Ma non sono ancora morti né la partecipazione, né la passione, né l’identificazione in un progetto. Sono piuttosto riservati ad altro. Le tradizionali sezioni dei partiti sono ormai chiuse o semivuote, ma sono piene le sedi di associazioni, circoli, centri e oratori. È lì oggi, più che nelle urne, che si avverte forte la ricerca di un bene comune. Più vicino di quello che si discute o si dovrebbe discutere in Parlamento. Più limitato, apparentemente, ma vero. E la vera politica è lì. Ed è da lì che anche noi dobbiamo ripartire.

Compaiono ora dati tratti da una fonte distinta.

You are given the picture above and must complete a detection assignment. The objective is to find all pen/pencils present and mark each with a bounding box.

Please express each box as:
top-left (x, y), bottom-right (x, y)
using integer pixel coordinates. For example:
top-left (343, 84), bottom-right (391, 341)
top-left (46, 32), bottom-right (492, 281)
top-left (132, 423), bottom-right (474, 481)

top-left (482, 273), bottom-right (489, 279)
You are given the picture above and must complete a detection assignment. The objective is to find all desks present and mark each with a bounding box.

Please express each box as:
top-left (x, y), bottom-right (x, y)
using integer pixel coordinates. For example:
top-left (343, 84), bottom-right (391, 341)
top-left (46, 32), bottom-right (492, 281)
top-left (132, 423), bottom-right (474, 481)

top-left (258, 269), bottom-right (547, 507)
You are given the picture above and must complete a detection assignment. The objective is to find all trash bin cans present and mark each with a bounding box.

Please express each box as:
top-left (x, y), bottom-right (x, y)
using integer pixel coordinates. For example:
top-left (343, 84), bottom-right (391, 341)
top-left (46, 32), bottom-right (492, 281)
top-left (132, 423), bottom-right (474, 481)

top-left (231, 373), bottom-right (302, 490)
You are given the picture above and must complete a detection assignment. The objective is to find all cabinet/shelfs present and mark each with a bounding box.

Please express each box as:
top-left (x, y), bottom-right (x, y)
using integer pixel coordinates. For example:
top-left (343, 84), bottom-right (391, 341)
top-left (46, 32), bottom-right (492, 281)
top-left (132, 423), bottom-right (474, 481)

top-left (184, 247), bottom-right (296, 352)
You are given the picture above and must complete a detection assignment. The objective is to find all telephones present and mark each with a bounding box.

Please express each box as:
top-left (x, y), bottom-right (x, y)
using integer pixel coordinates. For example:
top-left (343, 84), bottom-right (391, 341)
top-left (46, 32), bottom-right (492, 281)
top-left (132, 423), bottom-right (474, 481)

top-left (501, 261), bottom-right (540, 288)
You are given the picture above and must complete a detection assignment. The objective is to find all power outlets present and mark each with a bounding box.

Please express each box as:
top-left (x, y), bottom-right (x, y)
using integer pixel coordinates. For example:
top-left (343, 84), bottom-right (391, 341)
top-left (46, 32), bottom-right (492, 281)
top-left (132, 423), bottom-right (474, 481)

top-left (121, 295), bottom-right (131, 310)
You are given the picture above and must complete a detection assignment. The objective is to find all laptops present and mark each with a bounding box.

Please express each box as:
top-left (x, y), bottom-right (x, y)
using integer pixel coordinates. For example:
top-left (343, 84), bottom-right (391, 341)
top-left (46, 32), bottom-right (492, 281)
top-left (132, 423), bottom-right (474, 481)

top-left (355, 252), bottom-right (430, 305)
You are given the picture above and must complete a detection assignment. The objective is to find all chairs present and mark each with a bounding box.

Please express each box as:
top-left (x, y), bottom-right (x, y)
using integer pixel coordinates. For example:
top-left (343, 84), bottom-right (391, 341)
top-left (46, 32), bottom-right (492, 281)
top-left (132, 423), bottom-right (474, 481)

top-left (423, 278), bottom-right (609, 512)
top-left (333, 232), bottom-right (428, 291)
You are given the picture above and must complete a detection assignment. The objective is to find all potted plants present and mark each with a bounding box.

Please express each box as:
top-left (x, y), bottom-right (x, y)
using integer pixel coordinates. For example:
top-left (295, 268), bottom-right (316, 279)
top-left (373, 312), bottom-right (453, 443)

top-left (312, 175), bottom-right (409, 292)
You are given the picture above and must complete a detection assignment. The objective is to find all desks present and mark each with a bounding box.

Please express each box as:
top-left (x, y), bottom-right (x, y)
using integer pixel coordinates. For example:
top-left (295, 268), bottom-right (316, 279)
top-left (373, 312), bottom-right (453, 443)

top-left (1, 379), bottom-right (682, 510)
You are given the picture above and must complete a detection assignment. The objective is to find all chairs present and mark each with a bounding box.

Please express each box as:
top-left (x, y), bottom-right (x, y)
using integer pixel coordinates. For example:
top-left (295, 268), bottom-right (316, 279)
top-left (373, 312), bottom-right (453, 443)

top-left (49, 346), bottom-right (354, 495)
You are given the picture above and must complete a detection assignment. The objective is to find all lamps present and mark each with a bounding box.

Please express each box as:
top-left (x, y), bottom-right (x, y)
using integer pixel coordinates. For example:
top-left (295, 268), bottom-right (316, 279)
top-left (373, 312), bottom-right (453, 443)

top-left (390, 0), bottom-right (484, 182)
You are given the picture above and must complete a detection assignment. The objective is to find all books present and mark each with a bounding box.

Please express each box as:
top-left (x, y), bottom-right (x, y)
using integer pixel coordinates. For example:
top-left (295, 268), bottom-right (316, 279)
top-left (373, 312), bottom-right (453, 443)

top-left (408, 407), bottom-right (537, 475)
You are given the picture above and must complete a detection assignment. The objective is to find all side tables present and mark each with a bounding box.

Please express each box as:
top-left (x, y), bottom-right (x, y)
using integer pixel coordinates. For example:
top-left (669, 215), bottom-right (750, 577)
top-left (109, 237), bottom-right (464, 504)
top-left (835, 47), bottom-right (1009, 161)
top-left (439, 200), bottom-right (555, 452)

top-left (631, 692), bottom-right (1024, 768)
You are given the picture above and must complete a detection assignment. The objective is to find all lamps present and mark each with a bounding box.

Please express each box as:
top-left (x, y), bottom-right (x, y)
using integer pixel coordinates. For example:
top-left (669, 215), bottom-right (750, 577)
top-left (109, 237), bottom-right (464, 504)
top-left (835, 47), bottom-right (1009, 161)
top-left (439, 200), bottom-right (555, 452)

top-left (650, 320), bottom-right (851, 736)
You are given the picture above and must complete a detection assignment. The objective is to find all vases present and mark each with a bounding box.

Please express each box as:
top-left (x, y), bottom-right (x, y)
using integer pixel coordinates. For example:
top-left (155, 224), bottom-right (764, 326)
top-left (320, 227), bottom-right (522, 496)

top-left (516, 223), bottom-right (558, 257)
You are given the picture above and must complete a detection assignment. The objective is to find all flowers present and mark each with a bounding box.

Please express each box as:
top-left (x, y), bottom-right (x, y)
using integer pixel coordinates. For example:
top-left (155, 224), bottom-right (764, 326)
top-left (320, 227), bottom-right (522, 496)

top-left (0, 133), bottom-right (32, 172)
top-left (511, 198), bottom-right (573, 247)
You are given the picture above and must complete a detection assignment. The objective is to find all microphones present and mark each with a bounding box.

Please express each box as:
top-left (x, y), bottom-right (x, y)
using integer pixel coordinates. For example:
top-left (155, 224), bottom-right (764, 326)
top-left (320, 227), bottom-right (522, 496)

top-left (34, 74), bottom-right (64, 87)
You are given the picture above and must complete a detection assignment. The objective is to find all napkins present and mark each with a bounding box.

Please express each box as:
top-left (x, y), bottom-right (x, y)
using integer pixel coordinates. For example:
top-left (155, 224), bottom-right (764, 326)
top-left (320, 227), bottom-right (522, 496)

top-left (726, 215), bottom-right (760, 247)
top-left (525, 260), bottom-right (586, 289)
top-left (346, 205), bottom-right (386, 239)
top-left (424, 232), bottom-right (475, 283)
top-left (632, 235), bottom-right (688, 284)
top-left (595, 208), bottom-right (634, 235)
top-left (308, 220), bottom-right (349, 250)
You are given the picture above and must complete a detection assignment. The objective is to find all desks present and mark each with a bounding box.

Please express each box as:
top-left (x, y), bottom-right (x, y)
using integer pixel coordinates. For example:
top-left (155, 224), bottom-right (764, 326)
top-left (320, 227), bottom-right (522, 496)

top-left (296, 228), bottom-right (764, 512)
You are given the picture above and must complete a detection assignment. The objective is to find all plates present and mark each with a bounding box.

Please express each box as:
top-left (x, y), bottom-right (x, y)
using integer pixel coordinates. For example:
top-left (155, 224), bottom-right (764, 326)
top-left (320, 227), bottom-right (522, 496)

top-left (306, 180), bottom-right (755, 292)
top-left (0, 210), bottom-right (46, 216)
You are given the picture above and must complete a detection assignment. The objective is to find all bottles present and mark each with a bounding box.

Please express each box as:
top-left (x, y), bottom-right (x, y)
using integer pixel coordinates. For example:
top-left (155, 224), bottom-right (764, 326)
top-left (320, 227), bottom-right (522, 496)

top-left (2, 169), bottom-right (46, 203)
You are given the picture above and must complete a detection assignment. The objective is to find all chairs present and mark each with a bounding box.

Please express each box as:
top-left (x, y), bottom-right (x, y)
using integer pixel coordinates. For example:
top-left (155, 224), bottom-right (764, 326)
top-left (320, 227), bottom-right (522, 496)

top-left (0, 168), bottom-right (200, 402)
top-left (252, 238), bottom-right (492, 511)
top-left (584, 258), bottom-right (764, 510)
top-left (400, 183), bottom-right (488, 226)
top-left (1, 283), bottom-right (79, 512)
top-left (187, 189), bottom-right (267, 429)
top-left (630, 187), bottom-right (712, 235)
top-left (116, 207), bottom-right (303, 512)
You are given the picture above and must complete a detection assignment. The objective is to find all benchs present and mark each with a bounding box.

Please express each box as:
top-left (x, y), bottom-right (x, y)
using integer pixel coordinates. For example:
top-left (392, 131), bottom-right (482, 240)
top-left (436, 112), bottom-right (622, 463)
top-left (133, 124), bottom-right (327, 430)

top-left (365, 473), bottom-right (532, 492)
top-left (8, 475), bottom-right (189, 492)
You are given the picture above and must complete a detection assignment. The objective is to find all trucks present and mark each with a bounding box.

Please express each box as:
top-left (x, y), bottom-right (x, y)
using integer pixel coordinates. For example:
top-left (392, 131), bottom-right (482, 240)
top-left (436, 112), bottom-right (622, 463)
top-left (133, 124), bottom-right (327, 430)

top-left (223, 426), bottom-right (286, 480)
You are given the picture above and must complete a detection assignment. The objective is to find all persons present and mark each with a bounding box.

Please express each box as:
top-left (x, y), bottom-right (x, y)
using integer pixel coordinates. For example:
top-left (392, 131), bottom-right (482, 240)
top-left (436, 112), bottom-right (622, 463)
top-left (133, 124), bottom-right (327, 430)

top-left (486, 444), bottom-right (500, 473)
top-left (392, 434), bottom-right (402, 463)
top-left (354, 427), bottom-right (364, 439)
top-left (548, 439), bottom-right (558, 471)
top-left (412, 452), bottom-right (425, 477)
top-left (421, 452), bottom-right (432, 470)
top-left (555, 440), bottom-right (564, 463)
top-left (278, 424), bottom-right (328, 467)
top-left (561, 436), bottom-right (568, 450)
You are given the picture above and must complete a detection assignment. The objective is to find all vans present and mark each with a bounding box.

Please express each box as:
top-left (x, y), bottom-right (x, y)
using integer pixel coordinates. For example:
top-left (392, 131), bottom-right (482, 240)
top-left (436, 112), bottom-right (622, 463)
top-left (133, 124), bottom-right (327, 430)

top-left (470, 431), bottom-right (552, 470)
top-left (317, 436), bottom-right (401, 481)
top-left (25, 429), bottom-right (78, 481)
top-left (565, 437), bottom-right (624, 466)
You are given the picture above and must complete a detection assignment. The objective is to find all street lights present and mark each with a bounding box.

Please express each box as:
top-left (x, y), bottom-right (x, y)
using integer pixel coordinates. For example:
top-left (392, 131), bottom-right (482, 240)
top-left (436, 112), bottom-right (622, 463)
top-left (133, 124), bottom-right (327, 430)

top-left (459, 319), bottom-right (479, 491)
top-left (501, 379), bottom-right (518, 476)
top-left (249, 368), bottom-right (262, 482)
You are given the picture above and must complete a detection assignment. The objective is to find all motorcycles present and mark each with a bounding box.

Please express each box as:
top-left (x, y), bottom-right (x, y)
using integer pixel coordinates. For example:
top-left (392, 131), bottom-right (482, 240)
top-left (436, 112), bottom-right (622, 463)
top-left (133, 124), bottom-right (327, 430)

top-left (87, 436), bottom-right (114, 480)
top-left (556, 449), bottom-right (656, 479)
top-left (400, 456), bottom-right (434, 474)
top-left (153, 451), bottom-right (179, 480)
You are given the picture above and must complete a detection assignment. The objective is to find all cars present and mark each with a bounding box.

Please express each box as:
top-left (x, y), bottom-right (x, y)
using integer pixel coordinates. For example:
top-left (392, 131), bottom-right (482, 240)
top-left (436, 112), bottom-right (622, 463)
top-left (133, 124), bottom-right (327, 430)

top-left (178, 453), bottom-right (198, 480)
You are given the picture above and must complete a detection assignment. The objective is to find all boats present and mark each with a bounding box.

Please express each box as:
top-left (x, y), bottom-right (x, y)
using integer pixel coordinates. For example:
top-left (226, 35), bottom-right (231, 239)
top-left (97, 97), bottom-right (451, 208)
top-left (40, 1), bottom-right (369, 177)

Il periodo che attraversiamo è la conseguenza di un voto rancoroso, più contro che pro, frutto della coesione sociale in crisi per le troppe diseguaglianze prodotte dalla globalizzazione incontrollata. L’Italia oggi ha necessità di essere governata e, soprattutto, di essere governata bene. Valuteremo il nuovo governo non su formule, sigle, contratti, ma su fatti concreti, su atti trasparenti. Parole, demagogie, promesse ne abbiamo sentite fin troppe in campagna elettorale, ben sapendo che sarebbero state irrealizzabili. A noi interessa innanzitutto che ci sia attenzione al lavoro, in primis per i giovani e il Mezzogiorno, dove la piccola ripresa è ancora lontana dal far sentire gli effetti positivi. Provvedimenti chiari, con regole che non ingessino il mercato del lavoro, ma sappiano esaltarne le potenzialità, favoriscano la nascita di nuove imprese e seguano l’evoluzione tecnologica del lavoro con diritti di base da assicurare per tutti e con tutele flessibili e variabili. Inoltre, confidiamo in un’estrema cautela nel mettere mano al sistema pensionistico per le ricadute sulla tenuta delle casse previdenziali: evitiamo che il beneficio di una pensione anticipata si traduca in un’ulteriore penalizzazione delle generazioni future. E poi attenzione all’Europa: non scherziamo con proposte referendarie che porterebbero l’Italia sull’orlo di un baratro. Comunque la pensiamo su questa Europa, noi dobbiamo rimanere dentro l’UE e lavorare con determinazione affinché torni, con rinnovato slancio, alla sua originaria missione di civiltà.